Multi-Gene Next-Generation Sequencing Assay for Germline Assessment
DNA from patient white blood cells was analyzed for germline mutations in a panel of 25 genes associated with hereditary cancer syndromes (MLH1, MSH2, MSH6, PMS2, EPCAM, PTEN, STK11, TP53, BRCA1, BRCA2, APC, ATM, BARD1, BMPR1A, BRIP1, CDH1, CDK4, CDKN2A, CHEK2, bi-allelic MUTYH, NBN, PALB2, RAD51C, RAD51D, and SMAD4) as previously described.26, 27 Sample preparation for next-generation sequencing was performed using the RainDance Thunderstorm emulsion polymerase chain reaction (PCR) system (RainDance Technologies, Billerica, Massachusetts, USA). Next-generation sequencing was performed using the Illumina HiSeq2500 (Illumina, San Diego, California, USA). Large rearrangements were identified using quantitative dosage analysis of the data obtained from next-generation sequencing. In addition, deletions and duplications were identified using a custom microarray comparative genomic hybridization chip (Agilent Technologies, Santa Clara, California, USA). Multiplex ligation-dependent probe amplification analysis for large rearrangements in PMS2 and CHEK2 was performed to distinguish homologous pseudo genes and actual gene regions.30 Variants were classified using American College of Medical Genetics and Genomics recommendations and Myriad Genetics data.31, 32 Gene variants that were deemed deleterious or suspected deleterious were considered mutations. If a patient had a deletion in EPCAM that extended into MSH2, then this patient was counted as one mutation in EPCAM-MSH2. MUTYH variants were considered deleterious only if bi-allelic. Mono-allelic MUTYH mutation carriers were counted and reported separately. Variants of unknown significance were counted and reported separately.
Statistics
The prevalence of deleterious mutations in each of the 25 genes was tabulated and exact 95% confidence intervals were calculated by the Clopper–Pearson method. Demographic, clinical, and pathologic characteristics were compared using the χ2-test for categorical variables and the t-test/ANOVA for continuous variables. As this is primarily a descriptive study, there were no formal adjustments for multiple comparisons. P-values ≤0.05 were considered statistically significant. Analyses were performed using SAS for Windows version 9.3.
Results
A total of 447 patients with endometrial carcinoma were identified with available clinical data. Sixty-six patients had insufficient DNA for germline testing, resulting in 381 patients included in this analysis. Most (365/381) had previously undergone tumor testing (immunohistochemistry, MSI analysis, and MLH1 methylation) for evaluation of possible Lynch Syndrome. As summarized in Table 1, cases were representative of an endometrial cancer patient population with a mean age of diagnosis 61 years and the majority with stage I or II, grade 1 or 2 endometrioid-type endometrial carcinomas.

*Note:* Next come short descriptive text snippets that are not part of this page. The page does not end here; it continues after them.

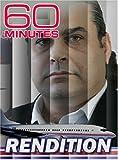 60 Minutes - Rendition (December 18, 2005)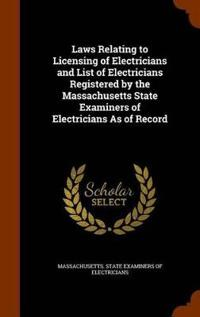 Laws Relating to Licensing of Electricians and List of Electricians Registered by the Massachusetts State Examiners of Electricians as of Record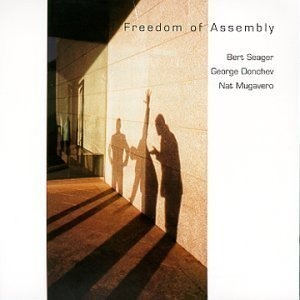 BERT SEAGER - Freedom of Assembly cover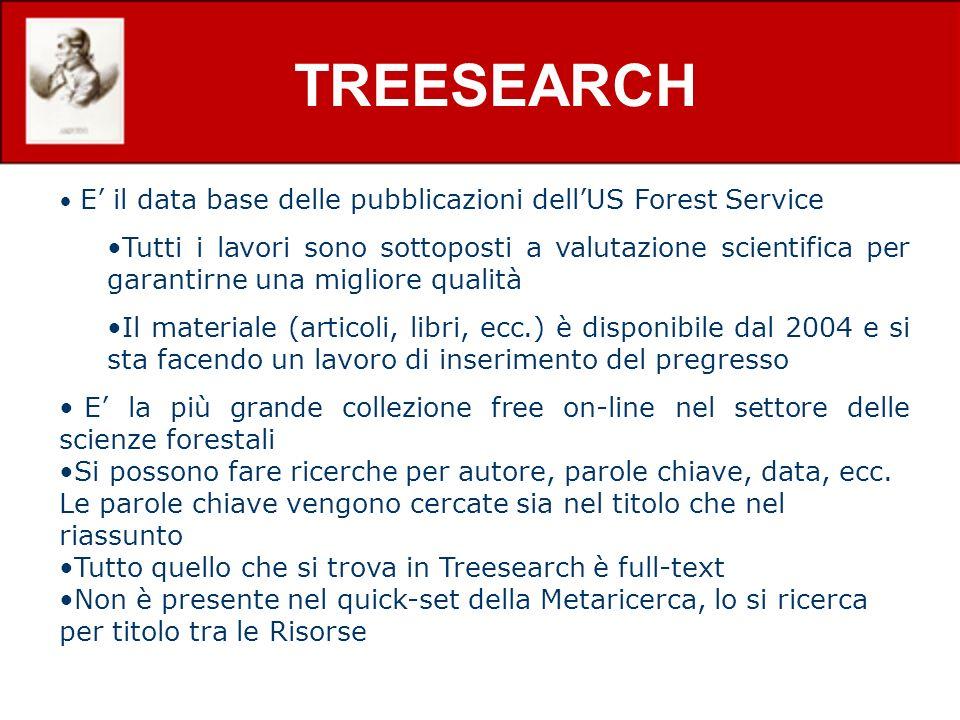 TREESEARCH E il data base delle pubblicazioni dellUS Forest Service Tutti i lavori sono sottoposti a valutazione scientifica per garantirne una miglio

The spectrum of germline mutations detected is summarized in Table 2 and Supplementary Tables 2 and 3. Thirty-five patients (9%, 95% confidence interval (CI)=6.48–12.54) had a deleterious mutation in one of the 25 genes examined. Twenty-two patients (6%, 95% CI=3.65–8.61) had a deleterious mutation in Lynch syndrome genes, including 3 MLH1, 5 MSH2, 2 EPCAM-MSH2, 6 MSH6, and 6 PMS2 mutations. Thirteen patients (3%, 95% CI=1.83–5.76) had a deleterious mutation in non-Lynch syndrome genes including four CHEK2 and one each in APC, ATM, BARD1, BRCA1, BRCA2, BRIP1, NBN, PTEN, and RAD51C. Mutations in high-penetrance genes (Lynch syndrome genes, BRCA1, BRCA2, PTEN, and APC) accounted for 74% of the deleterious mutations detected.
Important clinical and pathological characteristics for patients with deleterious germline mutations are summarized in Table 3. We have previously shown that patients with Lynch syndrome germline mutations are more likely to have endometrial tumors centered on the lower uterine segment33 and a lower body mass index.34 Compared with patients with no deleterious mutation, patients with deleterious germline mutations in Lynch syndrome genes were younger at diagnosis (mean 52 vs 62 years, P<0.01), less likely to be overweight (64 vs 86%, P=0.01), more likely to have a tumor in the lower uterine segment (30 vs 8%, P<0.01), and more likely to meet the Society of Gynecologic Oncology guidelines for genetic assessment referral (59 vs 24%, P=0.01). Of note, three patients (14%) with deleterious germline mutations in Lynch syndrome genes were diagnosed at age >60 years, and 41% of the patients with a Lynch syndrome deleterious mutation did not meet the Society of Gynecologic Oncology criteria for genetic assessment referral. Twenty-one of 22 patients with deleterious mutations in Lynch syndrome genes had available tumor-testing results. Two (10%) of these patients had a deleterious mutation (one PMS2 and one MSH6) and intact immunohistochemistry expression of mismatch repair proteins without MSI, suggestive of a sporadic cancer. Patients with deleterious germline mutations in non-Lynch syndrome genes were more likely to have endometrial carcinomas with serous histology (23 vs 6%, P=0.02) than patients without a deleterious mutation. No other predictors of deleterious mutations in non-Lynch syndrome genes were identified.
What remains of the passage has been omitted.